Directed by Henry King
Screenplay by Sy Bartlett and Beirne Lay Jr., based upon their novel
Starring Gregory Peck, Hugh Marlowe, Gary Merrill, Millard Mitchell and Dean Jagger
There’s no point in beating around this bush – Twelve O’Clock High rating a Best Picture nom seems to have more to do with the era of the film than the film itself, i.e. the nomination is more a product of its time, than a product of the film. By that I mean that while the film is good, it’s the confluence of the subject of the film (war) coming so close in time to some other event (war) that somehow makes it more than what it is. Make the film in the middle 1950s or middle 1960s and it comes and goes without much fuss – it becomes another John Wayne war film shunned by the Academy. Make the film just four years after the end of WWII, and suddenly you got a Best Picture nomination on your hands.
Needless to say, it’s appropriate it didn’t win Best Picture.
What’s It About
Twelve O’Clock High is a war story – as if you hadn’t figured that out already. Anyway, this one is about a U.S. bomber group, based in Britain. At the beginning it’s under the command of fellow named Davenport but, due to a serious of bombing runs resulting in heavy casualties, and the higher-ups being convinced the casualties are the product of improper discipline, he’s replaced. Gregory Peck (as Frank Savage, one of the greatest character names ever) is assigned the command.
From the get-go, Peck does what Peck does. He shows up, lays down some tough love and starts to whip the men into shape. Of course, the men resent him and all want to transfer out, but after a particularly bombing run where Peck ignored an order from a superior officer – he says the radio broke – the men start to come around on him. Afterwards, the two sides come to respect one another.
Eventually the bombing missions make their way into Germany, which is obviously dangerous – the longer the mission, the higher the chance of being shot down – and eventually there are casualties amongst the best men. As a result, just as the group is about to head off to bomb Berlin in their longest run yet, Peck cracks – oh, yeah, I probably should have mentioned that while Peck is the head of the group, he also flies with them, which is apparently standard operating procedure – and is left behind.

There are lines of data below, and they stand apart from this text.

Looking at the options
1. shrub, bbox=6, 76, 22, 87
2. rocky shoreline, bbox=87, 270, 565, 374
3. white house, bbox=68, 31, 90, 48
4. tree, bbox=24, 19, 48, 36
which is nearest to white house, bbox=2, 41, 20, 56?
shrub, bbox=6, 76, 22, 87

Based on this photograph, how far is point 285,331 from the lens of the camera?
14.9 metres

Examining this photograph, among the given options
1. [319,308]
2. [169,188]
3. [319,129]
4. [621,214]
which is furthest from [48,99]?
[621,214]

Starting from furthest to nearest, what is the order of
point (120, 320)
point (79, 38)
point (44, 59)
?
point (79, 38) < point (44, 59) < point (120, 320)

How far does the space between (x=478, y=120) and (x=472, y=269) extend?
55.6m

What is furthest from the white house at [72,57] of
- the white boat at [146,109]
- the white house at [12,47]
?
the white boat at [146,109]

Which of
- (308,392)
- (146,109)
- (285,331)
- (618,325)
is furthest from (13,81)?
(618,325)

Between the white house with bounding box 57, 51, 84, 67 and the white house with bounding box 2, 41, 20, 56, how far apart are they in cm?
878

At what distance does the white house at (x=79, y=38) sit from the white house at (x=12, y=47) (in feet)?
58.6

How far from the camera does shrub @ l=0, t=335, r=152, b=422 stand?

The bombing run goes well, the ragtag group regains some respect and the movie ends.
And How Were The Moving Parts?
The biggest moving part of the film is Peck – in the poster above, the title of the film is above his name, but given he’s in about 95% of the shots of the film, his name being below the title hardly seems fair. After all, if you lifted Peck’s scenes and shots from the film, you’d have nothing left but a man buying a Toby Jug.
As Peck is the main piece of the film, it obviously lives and dies on the strengths of his performance, and it’s a bit ironic because Peck’s performance is about strength. Not in the sense he completes feats of strength like you would during Festivus, but rather in the sense of intestinal fortitude and moral strength. Of being a man with a strong jaw, tight lips and a backbone.

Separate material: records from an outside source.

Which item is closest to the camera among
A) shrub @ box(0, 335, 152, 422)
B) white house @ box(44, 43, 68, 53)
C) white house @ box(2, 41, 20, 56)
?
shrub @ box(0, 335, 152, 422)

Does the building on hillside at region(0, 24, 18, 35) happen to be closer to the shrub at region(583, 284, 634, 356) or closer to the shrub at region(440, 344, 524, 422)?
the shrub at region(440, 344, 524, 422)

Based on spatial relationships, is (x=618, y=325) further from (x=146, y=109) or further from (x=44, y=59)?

Of course, strength is what you expect from Peck in a Peck movie, and it’s what you expect from a Peck movie itself. You don’t go to his films expecting him to give you a lot of emotional complexity and nuance – those aren’t the things he does. And if you read those things into his performance it’s less to do with him, than it is with the things around him. His part here is really no different than in Gentleman’s Agreement or To Kill A Mockingbird, the only difference is how those films move around him.
And Peck is good here, but only because that’s what the film calls for. He’s called on to be tough and no-nonsense as he whips a ragtag bunch of losers into shape. And by being tough and getting the best from them, they will come to love him. Or respect him. And because those are things Peck can do, those are the things Peck does.
That all being said, Twelve O’Clock High is about bombing and bombardiers and planes and if the best part of that kind of movie is Peck and the acting ensemble – and the ensemble is good at what it does – then you’ve got a problem. People don’t see Transformers for the acting and if that’s what they talk about when the movie’s over, somebody has failed. Ultimately, in a film about flying and war, the emphasis should be on the flying and war and here, it’s not.
Nearly everything that happens on screen in this film happens on the ground or in a barracks or some office or mess hall. In other words, indoors. For the first three quarters of the film, the only time we see planes at all are when they’re coming in for a landing, or taxiing around to park.
Then when we finally do get off the ground and see some fighting, half of it is shot with the camera outside the cockpit pointing in. Now and then snippets of documentary footage sneak in of aerial battles – the footage is exciting, but given the different film grain and shooting style, it’s a bit jarring when it drops in – but otherwise, there’s nothing. It’s an action movie about the dangers of daytime bombing runs without any action. It’s what Top Gun would be if you scrubbed all the homoerotic stuff, anything that happens inside an airplane, and made sure most of it takes place inside.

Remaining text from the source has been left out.